[Brief 1] Using the passage on Russian émigrés in Weimar Berlin, explain why Berlin's Charlottenburg neighborhood became known as "Charlottengrad."
[Brief 2] According to the passage on Russian émigrés in Weimar Berlin, how many Russians lived in Germany in the 1920s?
[Brief 3] Continue the passage on Russian émigrés in Weimar Berlin from its last sentence.

Between Weimar Berlin and Soviet Russia

As many as half a million Russians lived in Germany in the 1920s, most of them in Berlin, clustered in and around the Charlottenburg neighborhood to such a degree that it became known as “Charlottengrad.” Traditionally, the Russian émigré community has been understood as one of exiles aligned with Imperial Russia and hostile to the Bolshevik Revolution and the Soviet government that followed. However, Charlottengrad embodied a full range of personal and political positions vis-à-vis the Soviet project, from enthusiastic loyalty to questioning ambivalence and pessimistic alienation.

By closely examining the intellectual output of Charlottengrad, Roman Utkin explores how community members balanced their sense of Russianness with their position in a modern Western city charged with artistic, philosophical, and sexual freedom. He highlights how Russian authors abroad engaged with Weimar-era cultural energies while sustaining a distinctly Russian perspective on modernist expression, and follows queer Russian artists and writers who, with their German counterparts, charted a continuous evolution in political and cultural attitudes toward both the Weimar and Soviet states.

Utkin provides insight into the exile community in Berlin, which, following the collapse of the tsarist government, was one of the earliest to face and collectively process the peculiarly modern problem of statelessness. Charlottengrad analyzes the cultural praxis of “Russia Abroad” in a dynamic Berlin, investigating how these Russian émigrés and exiles navigated what it meant to be Russian—culturally, politically, and institutionally—when the Russia they knew no longer existed.

[Provided material]
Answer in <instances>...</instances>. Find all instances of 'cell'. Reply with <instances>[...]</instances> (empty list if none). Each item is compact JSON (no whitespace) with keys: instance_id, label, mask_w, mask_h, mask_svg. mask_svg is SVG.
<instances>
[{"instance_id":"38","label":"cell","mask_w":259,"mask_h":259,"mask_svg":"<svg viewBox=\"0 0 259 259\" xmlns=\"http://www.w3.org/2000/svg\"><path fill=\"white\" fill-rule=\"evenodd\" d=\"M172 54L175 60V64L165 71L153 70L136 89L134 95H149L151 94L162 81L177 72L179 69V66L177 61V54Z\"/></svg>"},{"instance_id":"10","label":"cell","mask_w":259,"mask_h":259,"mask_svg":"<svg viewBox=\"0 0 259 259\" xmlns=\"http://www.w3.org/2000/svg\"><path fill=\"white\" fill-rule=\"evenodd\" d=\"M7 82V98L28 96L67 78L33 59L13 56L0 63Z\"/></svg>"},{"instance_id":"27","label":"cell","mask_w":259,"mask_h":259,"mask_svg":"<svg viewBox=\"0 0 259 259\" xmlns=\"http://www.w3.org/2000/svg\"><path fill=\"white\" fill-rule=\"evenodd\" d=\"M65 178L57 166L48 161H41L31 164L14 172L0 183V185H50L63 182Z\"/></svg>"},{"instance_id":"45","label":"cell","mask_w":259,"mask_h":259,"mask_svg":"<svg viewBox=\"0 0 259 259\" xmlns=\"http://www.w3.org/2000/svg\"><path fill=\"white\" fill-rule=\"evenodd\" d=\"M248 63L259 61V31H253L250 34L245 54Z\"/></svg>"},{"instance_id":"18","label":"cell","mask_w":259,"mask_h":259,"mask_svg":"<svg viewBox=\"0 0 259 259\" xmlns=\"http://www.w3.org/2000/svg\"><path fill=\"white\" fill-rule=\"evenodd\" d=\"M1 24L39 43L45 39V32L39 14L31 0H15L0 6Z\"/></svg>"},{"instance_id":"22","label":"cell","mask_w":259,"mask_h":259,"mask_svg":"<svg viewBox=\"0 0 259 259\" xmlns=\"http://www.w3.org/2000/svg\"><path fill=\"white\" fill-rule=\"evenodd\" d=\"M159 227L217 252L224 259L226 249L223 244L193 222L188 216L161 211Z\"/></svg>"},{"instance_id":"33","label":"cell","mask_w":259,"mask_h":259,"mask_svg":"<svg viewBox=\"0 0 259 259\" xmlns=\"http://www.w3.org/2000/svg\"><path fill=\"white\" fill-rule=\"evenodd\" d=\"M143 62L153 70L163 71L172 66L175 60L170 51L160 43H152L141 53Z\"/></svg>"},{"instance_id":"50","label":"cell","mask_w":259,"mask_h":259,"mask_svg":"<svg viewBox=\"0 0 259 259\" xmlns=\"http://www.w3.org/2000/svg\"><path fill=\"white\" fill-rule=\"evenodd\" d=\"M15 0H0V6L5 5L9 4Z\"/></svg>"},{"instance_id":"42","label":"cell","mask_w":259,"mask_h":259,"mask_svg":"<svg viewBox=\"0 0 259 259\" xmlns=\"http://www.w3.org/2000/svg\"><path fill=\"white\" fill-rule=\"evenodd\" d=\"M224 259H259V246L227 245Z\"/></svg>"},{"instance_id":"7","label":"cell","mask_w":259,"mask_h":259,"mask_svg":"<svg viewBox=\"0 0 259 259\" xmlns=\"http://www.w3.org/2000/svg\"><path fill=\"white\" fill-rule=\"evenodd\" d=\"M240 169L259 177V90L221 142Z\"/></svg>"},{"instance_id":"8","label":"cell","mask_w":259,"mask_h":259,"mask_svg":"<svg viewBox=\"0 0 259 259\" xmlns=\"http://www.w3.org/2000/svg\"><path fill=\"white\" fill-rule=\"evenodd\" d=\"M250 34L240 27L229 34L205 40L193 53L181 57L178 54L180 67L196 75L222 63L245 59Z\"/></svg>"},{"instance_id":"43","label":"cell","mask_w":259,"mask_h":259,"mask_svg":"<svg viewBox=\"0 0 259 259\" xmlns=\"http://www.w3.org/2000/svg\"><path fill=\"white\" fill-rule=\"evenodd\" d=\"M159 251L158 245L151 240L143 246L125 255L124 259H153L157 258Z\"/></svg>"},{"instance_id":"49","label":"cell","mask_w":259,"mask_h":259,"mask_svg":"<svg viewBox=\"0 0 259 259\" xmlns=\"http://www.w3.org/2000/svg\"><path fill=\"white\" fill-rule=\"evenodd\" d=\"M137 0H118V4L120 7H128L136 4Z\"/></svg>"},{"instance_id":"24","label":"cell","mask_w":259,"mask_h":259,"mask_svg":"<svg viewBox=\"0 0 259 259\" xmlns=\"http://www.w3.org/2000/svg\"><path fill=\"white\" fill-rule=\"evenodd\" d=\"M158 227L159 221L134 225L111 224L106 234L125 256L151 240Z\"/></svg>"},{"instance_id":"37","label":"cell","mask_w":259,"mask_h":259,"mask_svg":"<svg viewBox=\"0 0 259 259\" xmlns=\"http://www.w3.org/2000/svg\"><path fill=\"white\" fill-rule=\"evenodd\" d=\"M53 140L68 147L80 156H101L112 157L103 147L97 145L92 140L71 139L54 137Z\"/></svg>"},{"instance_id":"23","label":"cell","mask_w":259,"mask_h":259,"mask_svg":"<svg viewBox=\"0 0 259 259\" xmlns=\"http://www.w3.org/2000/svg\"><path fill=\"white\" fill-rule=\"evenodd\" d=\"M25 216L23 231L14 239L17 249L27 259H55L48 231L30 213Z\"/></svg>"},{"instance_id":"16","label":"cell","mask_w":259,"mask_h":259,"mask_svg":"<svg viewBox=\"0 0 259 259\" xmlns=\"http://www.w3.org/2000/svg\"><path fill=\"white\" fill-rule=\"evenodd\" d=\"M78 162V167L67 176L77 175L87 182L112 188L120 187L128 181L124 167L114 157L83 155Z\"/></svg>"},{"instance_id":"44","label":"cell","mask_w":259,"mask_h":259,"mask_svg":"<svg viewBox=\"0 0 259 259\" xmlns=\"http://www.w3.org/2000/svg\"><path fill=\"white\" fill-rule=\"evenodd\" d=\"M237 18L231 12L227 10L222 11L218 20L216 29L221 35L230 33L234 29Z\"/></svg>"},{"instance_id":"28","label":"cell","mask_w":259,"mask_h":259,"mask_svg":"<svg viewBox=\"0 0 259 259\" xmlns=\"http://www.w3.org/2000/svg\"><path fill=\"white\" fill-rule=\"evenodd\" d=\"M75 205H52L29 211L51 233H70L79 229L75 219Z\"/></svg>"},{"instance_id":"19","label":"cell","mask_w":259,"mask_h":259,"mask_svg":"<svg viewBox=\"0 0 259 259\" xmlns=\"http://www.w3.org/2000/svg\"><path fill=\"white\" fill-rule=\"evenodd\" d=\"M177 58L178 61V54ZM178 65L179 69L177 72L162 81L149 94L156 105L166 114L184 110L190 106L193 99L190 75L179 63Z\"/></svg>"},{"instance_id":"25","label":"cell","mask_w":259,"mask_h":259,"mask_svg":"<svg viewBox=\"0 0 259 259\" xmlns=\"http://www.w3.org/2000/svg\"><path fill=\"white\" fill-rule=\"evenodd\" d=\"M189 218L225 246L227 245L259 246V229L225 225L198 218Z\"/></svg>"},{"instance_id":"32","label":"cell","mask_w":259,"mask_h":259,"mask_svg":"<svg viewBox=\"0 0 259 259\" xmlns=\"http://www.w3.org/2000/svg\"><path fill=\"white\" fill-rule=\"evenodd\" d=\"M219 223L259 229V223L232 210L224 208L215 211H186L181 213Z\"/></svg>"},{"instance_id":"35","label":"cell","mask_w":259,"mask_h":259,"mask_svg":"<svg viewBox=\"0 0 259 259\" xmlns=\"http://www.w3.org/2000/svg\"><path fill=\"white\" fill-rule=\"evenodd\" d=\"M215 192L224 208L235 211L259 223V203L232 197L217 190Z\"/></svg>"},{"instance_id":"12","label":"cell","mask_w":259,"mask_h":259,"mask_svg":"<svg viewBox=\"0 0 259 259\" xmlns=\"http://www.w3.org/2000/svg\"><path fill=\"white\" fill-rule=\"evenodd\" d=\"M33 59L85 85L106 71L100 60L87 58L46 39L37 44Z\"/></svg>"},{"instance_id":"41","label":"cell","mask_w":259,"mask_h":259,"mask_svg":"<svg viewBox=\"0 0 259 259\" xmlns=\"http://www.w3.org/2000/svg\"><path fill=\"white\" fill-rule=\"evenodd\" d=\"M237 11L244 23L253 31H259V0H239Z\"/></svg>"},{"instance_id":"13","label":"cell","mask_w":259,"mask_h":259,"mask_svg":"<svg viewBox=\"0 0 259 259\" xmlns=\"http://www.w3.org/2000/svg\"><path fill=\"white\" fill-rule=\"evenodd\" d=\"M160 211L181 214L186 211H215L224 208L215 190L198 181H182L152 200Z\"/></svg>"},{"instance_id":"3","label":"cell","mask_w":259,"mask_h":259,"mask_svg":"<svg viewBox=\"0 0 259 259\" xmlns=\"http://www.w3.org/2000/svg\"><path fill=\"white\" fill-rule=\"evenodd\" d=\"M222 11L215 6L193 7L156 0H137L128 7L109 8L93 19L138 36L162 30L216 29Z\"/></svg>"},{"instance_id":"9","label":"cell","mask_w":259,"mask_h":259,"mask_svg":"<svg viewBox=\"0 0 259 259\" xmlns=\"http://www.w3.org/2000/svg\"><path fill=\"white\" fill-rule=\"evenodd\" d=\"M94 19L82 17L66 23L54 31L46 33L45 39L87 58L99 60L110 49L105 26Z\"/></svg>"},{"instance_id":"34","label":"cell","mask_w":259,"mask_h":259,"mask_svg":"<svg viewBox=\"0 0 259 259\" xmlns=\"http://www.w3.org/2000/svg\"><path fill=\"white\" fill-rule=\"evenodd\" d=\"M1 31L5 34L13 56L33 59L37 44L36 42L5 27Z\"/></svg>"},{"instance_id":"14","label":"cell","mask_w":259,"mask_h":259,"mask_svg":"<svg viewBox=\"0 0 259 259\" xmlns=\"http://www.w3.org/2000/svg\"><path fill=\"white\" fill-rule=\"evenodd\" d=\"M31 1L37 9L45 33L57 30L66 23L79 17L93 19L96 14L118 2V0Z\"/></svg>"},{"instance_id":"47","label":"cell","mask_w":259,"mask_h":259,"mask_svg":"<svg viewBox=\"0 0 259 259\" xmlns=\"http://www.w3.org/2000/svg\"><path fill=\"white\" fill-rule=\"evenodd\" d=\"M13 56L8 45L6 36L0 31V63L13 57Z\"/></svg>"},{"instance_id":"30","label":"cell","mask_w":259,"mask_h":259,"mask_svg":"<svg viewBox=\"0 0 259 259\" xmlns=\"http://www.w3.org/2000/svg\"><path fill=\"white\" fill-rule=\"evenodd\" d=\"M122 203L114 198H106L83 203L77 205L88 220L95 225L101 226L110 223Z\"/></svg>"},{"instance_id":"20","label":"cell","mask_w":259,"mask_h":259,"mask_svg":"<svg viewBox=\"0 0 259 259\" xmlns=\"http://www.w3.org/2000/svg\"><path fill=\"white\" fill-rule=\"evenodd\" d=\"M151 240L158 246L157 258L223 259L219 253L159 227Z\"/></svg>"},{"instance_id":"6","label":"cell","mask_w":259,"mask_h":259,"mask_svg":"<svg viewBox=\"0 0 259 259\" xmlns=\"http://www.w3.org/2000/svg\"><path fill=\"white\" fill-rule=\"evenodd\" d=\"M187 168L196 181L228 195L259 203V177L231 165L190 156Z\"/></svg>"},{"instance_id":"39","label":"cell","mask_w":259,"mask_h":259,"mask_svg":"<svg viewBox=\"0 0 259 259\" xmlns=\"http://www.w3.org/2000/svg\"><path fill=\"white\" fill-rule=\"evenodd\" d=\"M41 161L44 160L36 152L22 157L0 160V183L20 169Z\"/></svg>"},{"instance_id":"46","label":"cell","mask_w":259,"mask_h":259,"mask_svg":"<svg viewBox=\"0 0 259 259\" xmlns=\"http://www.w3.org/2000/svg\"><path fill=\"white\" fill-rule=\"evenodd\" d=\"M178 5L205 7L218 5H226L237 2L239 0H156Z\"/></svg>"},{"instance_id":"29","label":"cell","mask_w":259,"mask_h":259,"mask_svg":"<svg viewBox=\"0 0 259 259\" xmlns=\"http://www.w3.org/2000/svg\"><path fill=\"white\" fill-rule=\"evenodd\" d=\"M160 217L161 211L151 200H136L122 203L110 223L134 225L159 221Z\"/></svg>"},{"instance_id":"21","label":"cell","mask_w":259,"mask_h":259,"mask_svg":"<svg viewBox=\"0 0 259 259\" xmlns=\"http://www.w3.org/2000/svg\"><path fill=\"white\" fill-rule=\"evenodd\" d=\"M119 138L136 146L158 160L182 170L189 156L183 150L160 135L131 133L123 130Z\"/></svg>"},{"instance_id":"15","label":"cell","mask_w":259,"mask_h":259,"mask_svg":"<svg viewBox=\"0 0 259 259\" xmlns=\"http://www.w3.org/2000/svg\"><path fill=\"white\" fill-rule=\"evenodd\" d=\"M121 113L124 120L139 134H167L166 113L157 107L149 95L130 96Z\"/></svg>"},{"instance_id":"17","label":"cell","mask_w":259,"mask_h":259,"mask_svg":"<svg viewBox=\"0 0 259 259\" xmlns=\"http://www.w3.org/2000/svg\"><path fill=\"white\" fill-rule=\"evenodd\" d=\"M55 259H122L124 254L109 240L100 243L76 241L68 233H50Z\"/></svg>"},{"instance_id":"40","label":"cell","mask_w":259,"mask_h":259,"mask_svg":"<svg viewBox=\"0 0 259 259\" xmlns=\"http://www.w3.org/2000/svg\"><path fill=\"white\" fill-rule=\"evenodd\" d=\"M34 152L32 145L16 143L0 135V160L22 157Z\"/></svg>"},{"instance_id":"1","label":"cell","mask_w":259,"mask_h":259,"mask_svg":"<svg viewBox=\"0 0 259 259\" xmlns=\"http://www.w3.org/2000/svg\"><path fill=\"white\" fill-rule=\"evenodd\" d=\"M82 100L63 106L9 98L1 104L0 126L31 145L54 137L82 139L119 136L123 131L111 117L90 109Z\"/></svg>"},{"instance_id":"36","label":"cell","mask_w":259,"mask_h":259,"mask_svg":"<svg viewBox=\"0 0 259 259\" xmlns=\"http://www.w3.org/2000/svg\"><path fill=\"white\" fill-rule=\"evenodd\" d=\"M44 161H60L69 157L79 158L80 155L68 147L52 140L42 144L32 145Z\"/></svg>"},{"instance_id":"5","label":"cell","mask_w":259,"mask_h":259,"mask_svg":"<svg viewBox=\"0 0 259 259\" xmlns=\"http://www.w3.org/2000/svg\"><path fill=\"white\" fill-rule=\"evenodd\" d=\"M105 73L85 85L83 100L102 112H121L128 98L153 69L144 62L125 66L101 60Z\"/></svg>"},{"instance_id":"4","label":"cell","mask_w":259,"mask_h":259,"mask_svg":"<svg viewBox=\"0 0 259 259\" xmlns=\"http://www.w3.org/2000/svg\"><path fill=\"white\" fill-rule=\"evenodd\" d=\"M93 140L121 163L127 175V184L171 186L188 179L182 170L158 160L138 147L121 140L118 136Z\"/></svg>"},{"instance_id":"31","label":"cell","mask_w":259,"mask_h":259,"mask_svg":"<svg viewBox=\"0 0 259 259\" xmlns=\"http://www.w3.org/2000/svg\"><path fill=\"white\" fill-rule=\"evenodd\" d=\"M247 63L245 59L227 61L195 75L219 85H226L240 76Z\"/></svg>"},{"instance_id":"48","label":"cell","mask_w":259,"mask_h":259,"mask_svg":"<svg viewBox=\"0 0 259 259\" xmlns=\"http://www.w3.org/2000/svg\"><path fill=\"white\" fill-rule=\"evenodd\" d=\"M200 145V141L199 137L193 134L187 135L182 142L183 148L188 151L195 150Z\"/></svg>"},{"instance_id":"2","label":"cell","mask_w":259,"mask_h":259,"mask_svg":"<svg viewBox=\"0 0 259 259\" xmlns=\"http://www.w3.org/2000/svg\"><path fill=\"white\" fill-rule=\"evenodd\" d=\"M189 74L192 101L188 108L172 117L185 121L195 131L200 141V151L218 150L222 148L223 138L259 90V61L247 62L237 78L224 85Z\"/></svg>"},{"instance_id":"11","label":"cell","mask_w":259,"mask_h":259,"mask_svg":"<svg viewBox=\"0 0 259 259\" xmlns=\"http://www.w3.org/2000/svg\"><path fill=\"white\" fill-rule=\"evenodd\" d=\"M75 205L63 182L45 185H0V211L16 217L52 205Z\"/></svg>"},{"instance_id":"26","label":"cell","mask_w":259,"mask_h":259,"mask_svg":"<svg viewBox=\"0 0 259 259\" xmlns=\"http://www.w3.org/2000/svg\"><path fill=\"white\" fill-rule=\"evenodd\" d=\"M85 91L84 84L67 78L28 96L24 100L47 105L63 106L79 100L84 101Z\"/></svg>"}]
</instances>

[Final answer 1] Charlottenburg became known as "Charlottengrad" because so many Russians settled in and around it. As many as half a million Russians lived in Germany in the 1920s, most of them in Berlin, and they clustered heavily in that neighborhood.

[Final answer 2] As many as half a million Russians lived in Germany in the 1920s.

[Final answer 3]
 

Roman Utkin is an assistant professor of Russian, East European, and Eurasian studies as well as feminist, gender, and sexuality studies at Wesleyan University, specializing in twentieth- and twenty-first-century Russian culture, literature, and society.

 

 

Praise

“Utkin digs deep into the world of Russian Berlin, a liminal site that allowed Russian artists displaced by the Bolshevik Revolution to begin to imagine what emigration might mean. He reminds us of the fluidity of the historical moment and the diverse choices Russian creators made. A unique and significant study.”
—Catherine Ciepiela, Amherst College

“Illuminating. . . . [An] ambitious and wide-ranging study. . . . Utkin provides a fresh and multifaceted view of a diverse community that has hitherto been treated for the most part homogenously.”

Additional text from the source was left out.